Let all prices p_j, be positive, j = 1,2,…, n, and let f satisfy conditions (a)–(d) of section “The Production-Possibility Set”, as well as the strict montonicity condition (e). Then

$$ A\left(p,Y\right)=\underset{j=1}{\overset{n}{\mathrm{M}}}{A}_j\left(Y/{p}_j\right), $$

(60)

i.e., the upper-contour set consisting of all factor combinations l that give rise to a national product of at least Y, is the arithmetic mean of the n upper-contour sets consisting, for each commodity j, of all factor combinations l^j that, when allocated entirely to industry j, give rise to a national product of at least Y.

Proof

(a) let us first prove that

$$ \underset{j=1}{\overset{n}{\mathrm{M}}}{A}_j\left(Y/{p}_j\right)\subseteq A\left(p,Y\right) $$

(61)

Let

$$ l\in \underset{j=1}{\overset{n}{\mathrm{M}}}{A}_j\left(Y/{p}_j\right). $$

Then, by definition (58), there exist l^j ∈ A (Y/p_j) and λ_j ≧ 0 such that

$$ \sum_{j=1}^n{\lambda}_j=1\kern1em \mathrm{and}\kern1em \sum_{j=1}^n{\lambda}_j{l}^j=l. $$

By definition (56), each l^j satisfies p_jf_j(l^j) ≧ Y, hence from the definition (54) of Π and the homogeneity of degree 1 of each f_j, we have

$$ \varPi \left(p,l\right)\geqq \sum_{j=1}^n{p}_j{f}_j\left({\lambda}_j{l}^j\right)=\sum_{j=1}^n{p}_j{f}_j\left({l}^i\right)\geqq y\sum_{j=1}^n{\lambda}_j=Y. $$

From definition (59) it follows that l ∈ A (p, Y), and (61) follows.

(b) We now show that

$$ A\left(p,Y\right)\subseteq \underset{j=1}{\overset{n}{\mathrm{M}}}{A}_j\left(Y/{p}_j\right). $$

(62)

■ Task to complete ■
From the passage on upper-contour sets, please give the stretch from "i.e., the upper-contour" through "at least Y." again, swapping "national product" for "total output".

■ Dataset content ■
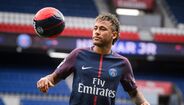Neymar - Chegou do Santos em 2013 por 88 milhões de euros. Saiu em 2017 para o PSG numa transferência recorde de 222 milhões.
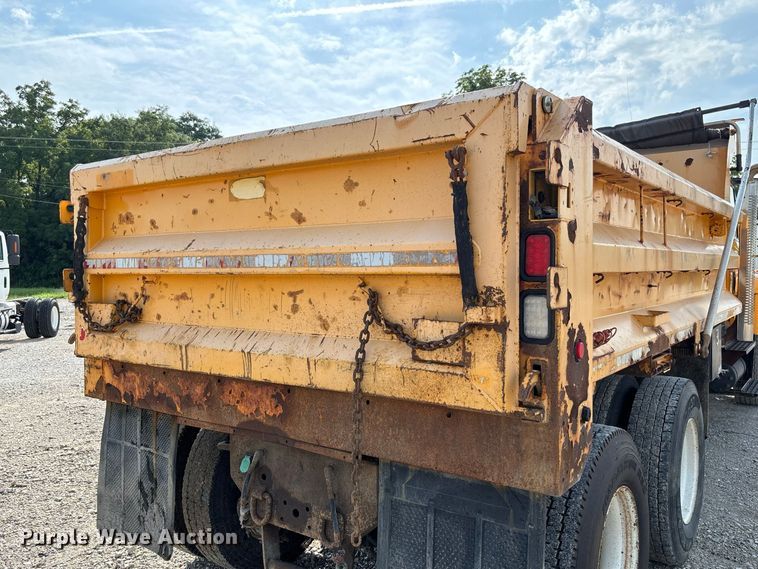 image for item DZ4538 2011 International WorkStar 7500 dump truck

■ Solved exercise ■
i.e., the upper-contour set consisting of all factor combinations l that give rise to a total output of at least Y, is the arithmetic mean of the n upper-contour sets consisting, for each commodity j, of all factor combinations l^j that, when allocated entirely to industry j, give rise to a total output of at least Y.